Mas, a longo prazo, as vidas dos soldados ucranianos dependem não apenas dos fundos para ajuda militar, mas também de tipos específicos de armas. O Presidente Zelenskyy passou os últimos meses a fazer lobby junto ao Ocidente para o seu “plano de vitória”, que envolveria o fornecimento de mísseis de longo alcance à Ucrânia pelos EUA, que poderiam atingir as profundezas da Rússia – algo que as potências ocidentais têm relutado em aprovar. O seu argumento é que isto pode não só mudar a maré no campo de batalha, mas também aliviar o fardo daqueles que mais sofrem – a infantaria ucraniana. Sem isso, o exército ucraniano ficará dependente de soldados exaustos. Se este plano terá ou não alguma chance de progredir dependerá em grande parte de quem vencerá na próxima semana.

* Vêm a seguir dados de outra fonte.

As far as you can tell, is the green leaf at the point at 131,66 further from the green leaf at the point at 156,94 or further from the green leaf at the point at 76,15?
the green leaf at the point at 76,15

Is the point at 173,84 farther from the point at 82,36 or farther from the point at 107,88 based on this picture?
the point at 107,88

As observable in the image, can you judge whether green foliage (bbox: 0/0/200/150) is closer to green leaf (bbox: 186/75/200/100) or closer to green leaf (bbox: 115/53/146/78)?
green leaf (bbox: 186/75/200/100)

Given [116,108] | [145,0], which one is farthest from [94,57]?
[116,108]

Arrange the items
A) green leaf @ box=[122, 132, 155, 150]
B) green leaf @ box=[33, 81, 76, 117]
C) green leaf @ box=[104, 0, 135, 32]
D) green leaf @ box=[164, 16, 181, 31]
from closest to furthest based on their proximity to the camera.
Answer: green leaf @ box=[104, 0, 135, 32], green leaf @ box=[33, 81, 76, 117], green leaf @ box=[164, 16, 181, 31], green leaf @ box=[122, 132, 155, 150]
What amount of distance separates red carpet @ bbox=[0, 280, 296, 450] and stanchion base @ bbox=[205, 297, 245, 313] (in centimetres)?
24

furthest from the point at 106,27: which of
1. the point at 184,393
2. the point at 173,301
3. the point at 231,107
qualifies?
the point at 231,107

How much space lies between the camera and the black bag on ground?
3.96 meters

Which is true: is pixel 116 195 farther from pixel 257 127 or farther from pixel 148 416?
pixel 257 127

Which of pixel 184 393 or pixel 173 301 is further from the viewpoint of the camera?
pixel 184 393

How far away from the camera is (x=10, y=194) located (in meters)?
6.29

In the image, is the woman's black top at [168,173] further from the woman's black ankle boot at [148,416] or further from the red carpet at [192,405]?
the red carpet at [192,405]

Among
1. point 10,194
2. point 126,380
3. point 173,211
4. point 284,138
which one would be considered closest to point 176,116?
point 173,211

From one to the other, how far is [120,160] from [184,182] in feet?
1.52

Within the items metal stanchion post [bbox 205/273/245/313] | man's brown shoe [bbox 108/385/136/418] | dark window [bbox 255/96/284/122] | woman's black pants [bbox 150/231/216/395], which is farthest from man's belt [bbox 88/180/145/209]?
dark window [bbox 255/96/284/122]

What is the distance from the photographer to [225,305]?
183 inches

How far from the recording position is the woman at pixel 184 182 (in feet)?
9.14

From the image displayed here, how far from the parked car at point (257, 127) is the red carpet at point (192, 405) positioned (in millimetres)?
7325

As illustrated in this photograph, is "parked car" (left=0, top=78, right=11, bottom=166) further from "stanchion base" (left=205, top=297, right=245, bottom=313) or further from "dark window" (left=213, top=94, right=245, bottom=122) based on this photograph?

Logo após aterrar em Nova Iorque, um colega norte-americano perguntou-me se “estava tudo acabado para a Ucrânia se não recebesse assistência dos EUA após as eleições”. Fiquei intrigado com a forma como a pergunta foi feita. Expliquei que poderia ser extremamente difícil preservar as vidas dos ucranianos se, digamos, Trump fosse eleito, mas isso não significaria que o exército ucraniano deixaria de tentar defender os seus concidadãos ou simplesmente desistiria.

Viajando de um estado indeciso para outro, detectei uma extrema sensação de ansiedade entre muitos americanos. Era tão palpável que senti a necessidade de confortá-los. Aconteça o que acontecer, na manhã de 6 de Novembro a vida na Ucrânia continuará. O mesmo acontecerá nos EUA. Mas isso não significa que as coisas serão fáceis. Os ucranianos aprenderam nos últimos anos que a preocupação pode ser um luxo; a melhor opção é comprometer-se a trabalhar duro para evitar o pior cenário e lutar pelo que é certo.